**WORK INSTRUCTIONS:** Omitting any pictures, transcribe the entries below exactly.

**Scraped caption text data:**
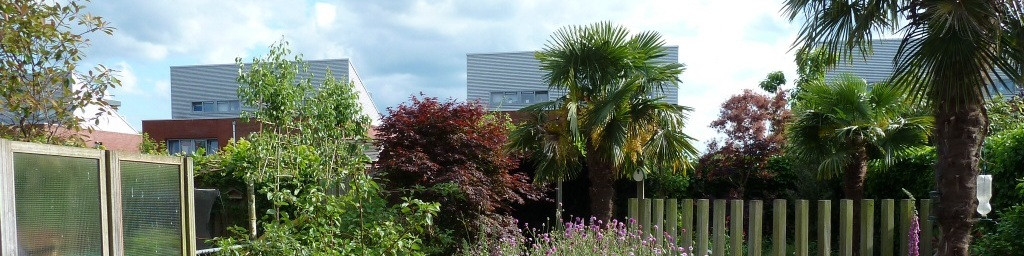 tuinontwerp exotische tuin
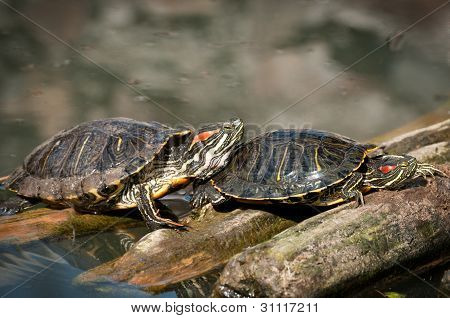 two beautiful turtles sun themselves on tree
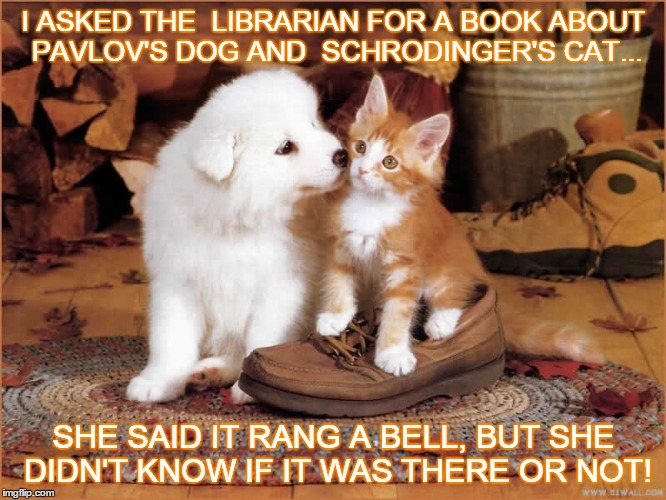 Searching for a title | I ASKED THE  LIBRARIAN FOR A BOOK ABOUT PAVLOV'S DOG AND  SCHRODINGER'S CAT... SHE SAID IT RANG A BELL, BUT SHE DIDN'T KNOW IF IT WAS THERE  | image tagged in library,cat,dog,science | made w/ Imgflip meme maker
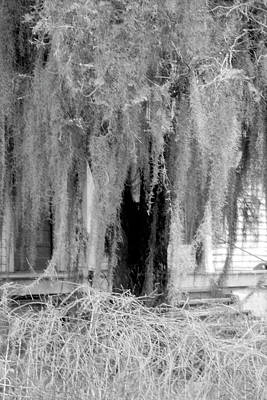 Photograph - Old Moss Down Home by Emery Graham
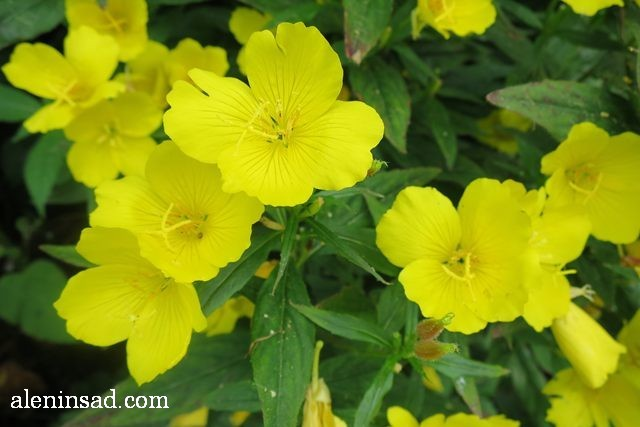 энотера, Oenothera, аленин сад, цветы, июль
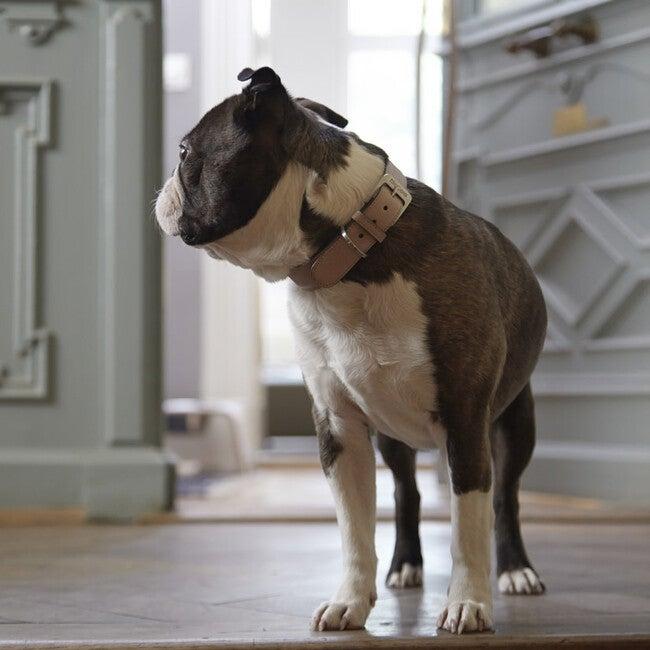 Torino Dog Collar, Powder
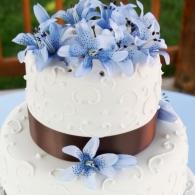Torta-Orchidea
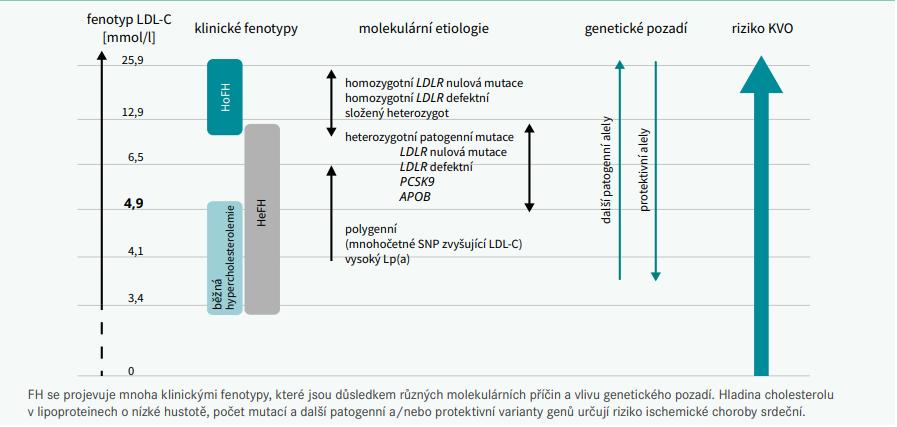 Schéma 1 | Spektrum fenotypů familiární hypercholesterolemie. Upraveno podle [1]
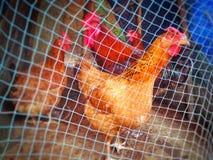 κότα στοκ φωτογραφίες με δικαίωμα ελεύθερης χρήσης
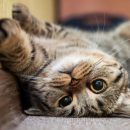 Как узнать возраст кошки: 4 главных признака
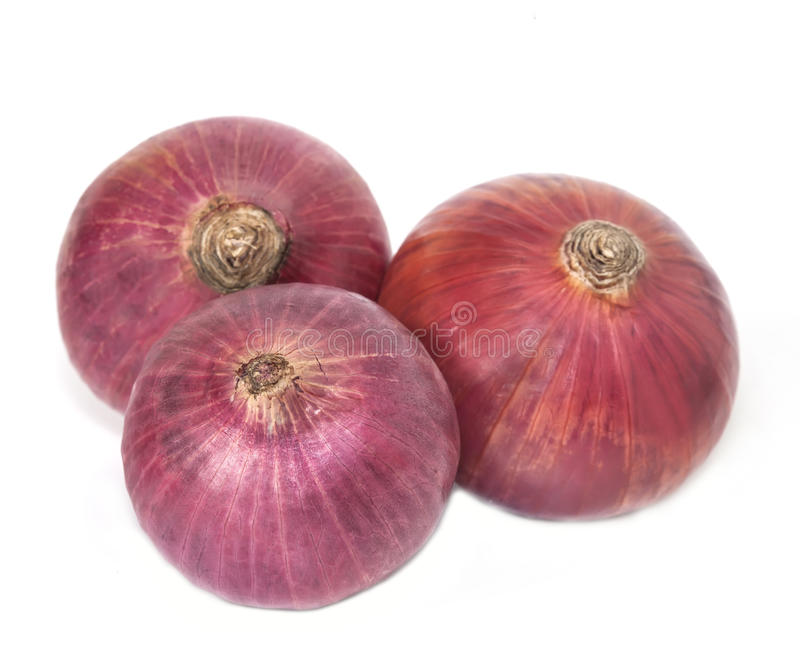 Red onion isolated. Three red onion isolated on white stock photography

**ANSWER TO THIS EXERCISE:**
 tuinontwerp exotische tuin
 two beautiful turtles sun themselves on tree
 Searching for a title | I ASKED THE  LIBRARIAN FOR A BOOK ABOUT PAVLOV'S DOG AND  SCHRODINGER'S CAT... SHE SAID IT RANG A BELL, BUT SHE DIDN'T KNOW IF IT WAS THERE  | image tagged in library,cat,dog,science | made w/ Imgflip meme maker
 Photograph - Old Moss Down Home by Emery Graham
 энотера, Oenothera, аленин сад, цветы, июль
 Torino Dog Collar, Powder
Torta-Orchidea
 Schéma 1 | Spektrum fenotypů familiární hypercholesterolemie. Upraveno podle [1]
 κότα στοκ φωτογραφίες με δικαίωμα ελεύθερης χρήσης
 Как узнать возраст кошки: 4 главных признака
 Red onion isolated. Three red onion isolated on white stock photography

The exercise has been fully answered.